Ubuntu Kernel Upgrade Script

I was asked to update my question:

I'm new to Linux Ubuntu and everything I've been doing so far is from searching on the web. However, I have been tasked to update the kernel to 10 of our Ubuntu servers, is there a common script I can use to do that?

We're using an application to scan vulnerabilities. The product revealed a lot of Critical kernel vulnerabilities. Most of our servers are Ubuntu 20.04.6 Most of our servers are running Linux kernel 5.15.0-1083-aws

The following steps worked for me:

wget https://raw.githubusercontent.com/pimlie/ubuntu-mainline-kernel.sh/master/ubuntu-mainline-kernel.sh
sudo install ubuntu-mainline-kernel.sh /usr/local/bin/
ubuntu-mainline-kernel.sh -i

Then enter Y

uname -rms

I tried using just the apt update or apt upgrade and even apt-get update, but those commands would never update my kernel.

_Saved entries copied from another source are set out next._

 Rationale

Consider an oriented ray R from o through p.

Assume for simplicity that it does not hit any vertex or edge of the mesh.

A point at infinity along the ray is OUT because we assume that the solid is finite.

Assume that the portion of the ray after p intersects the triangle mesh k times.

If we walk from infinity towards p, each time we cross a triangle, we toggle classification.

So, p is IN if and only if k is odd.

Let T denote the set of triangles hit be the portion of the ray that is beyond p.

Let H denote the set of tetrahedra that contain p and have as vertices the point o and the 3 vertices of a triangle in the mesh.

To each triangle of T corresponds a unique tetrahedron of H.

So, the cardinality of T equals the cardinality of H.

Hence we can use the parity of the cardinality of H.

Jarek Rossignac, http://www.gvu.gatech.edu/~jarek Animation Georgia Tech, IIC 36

"We're using an application to scan vulnerabilities" Such scanners are notorious for their many false positives, and lead to many questions like this.

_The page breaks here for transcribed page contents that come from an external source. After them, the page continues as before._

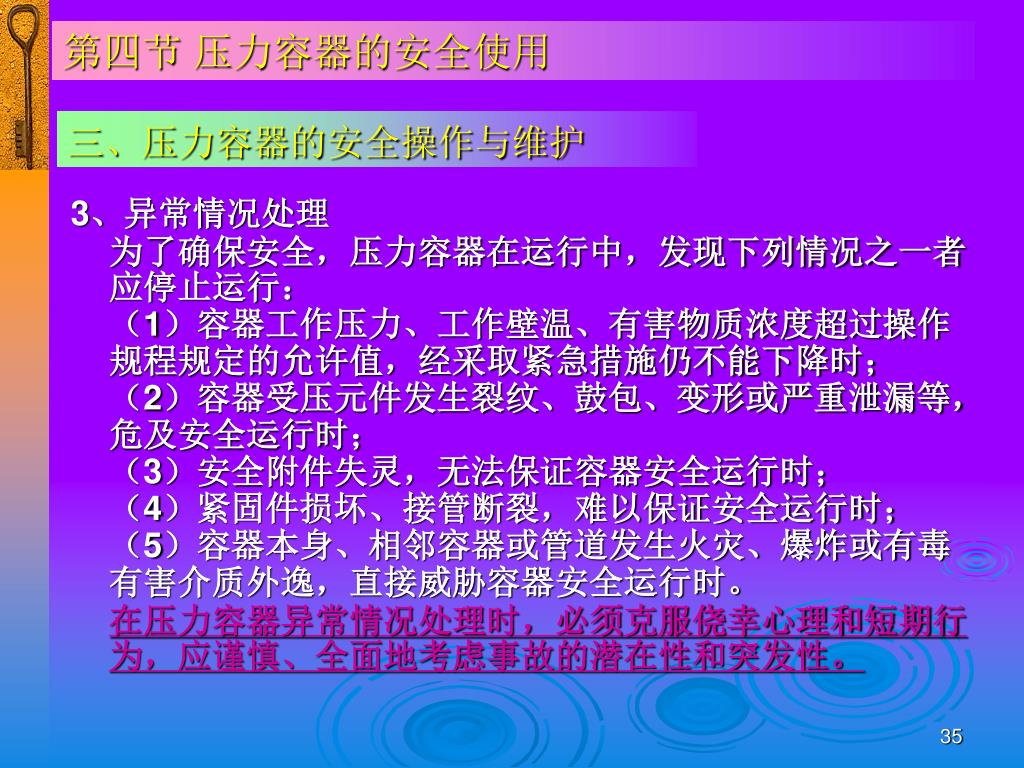 第四节 压力容器的安全使用

三、压力容器的安全操作与维护

3、异常情况处理
为了确保安全，压力容器在运行中，发现下列情况之一者应停止运行：
（1）容器工作压力、工作壁温、有害物质浓度超过操作规程规定的允许值，经采取紧急措施仍不能下降时；
（2）容器受压元件发生裂纹、鼓包、变形或严重泄漏等，危及安全运行时；
（3）安全附件失灵，无法保证容器安全运行时；
（4）紧固件损坏、接管断裂，难以保证安全运行时；
（5）容器本身、相邻容器或管道发生火灾、爆炸或有毒有害介质外逸，直接威胁容器安全运行时。
在压力容器异常情况处理时，必须克服侥幸心理和短期行为，应谨慎、全面地考虑事故的潜在性和突发性。

35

• Pro Tip: Vulnerabilities are not tracked by software version nor by package version. Vulnerabilities are tracked by CVE number.

Before jumping to the conclusion that "we need to upgrade," you need to verify the scanner's conclusions.

1. The scanner output should include a list of CVEs.

2. Check each CVE using the Ubuntu CVE Tracker. This will tell you exactly which package versions are vulnerable to a specific CVE and which are not.

   This should filter down your list considerably, as you eliminate all the CVEs that were already mitigated automatically.

   • Pro Tip: There are two ways for users to mitigate a CVE: Patching and Upgrading. Ubuntu generally uses patching. Debian has used patching for over 25 years. It's an widely-accepted, auditable method of mitigating a CVE. Upstreams usually talk about upgrading simply because many users don't know how to patch. But we do.

3. Next, read the description of each remaining (un-mitigated) CVE. Look at the severity. Look at the effect (crash, data loss, code execution, permission bypass, etc.) Look at what's required to actually trigger the exploit. And ask if this is something you really need to mitigate, or if your existing processes and protections will suffice.

Also check that your systems are running the latest updated kernel provided by Ubuntu. As of today, the 20.04 systems on aws should be using 5.15.0.1038.43~20.04.27 (ubuntu-security) or 5.15.0.1039.44~20.04.28 (ubuntu-updates). Get that information from your package manager...and check your work for typos (5.15.0-1083-aws is not a real kernel yet).

If your kernel is indeed the latest for Ubuntu, and your organization REALLY still wants to "update the kernel", that's going to mean spinning up replacement machines with a newer release of Ubuntu (like 22.04) and migrating all your applications and data. Big job, and often unnecessary.

If your organization insists on (foolish) blind trust in the scanner results and demands a newer kernel while still running 20.04, we don't provide support for that. They will need to pay somebody for that custom work and ongoing support.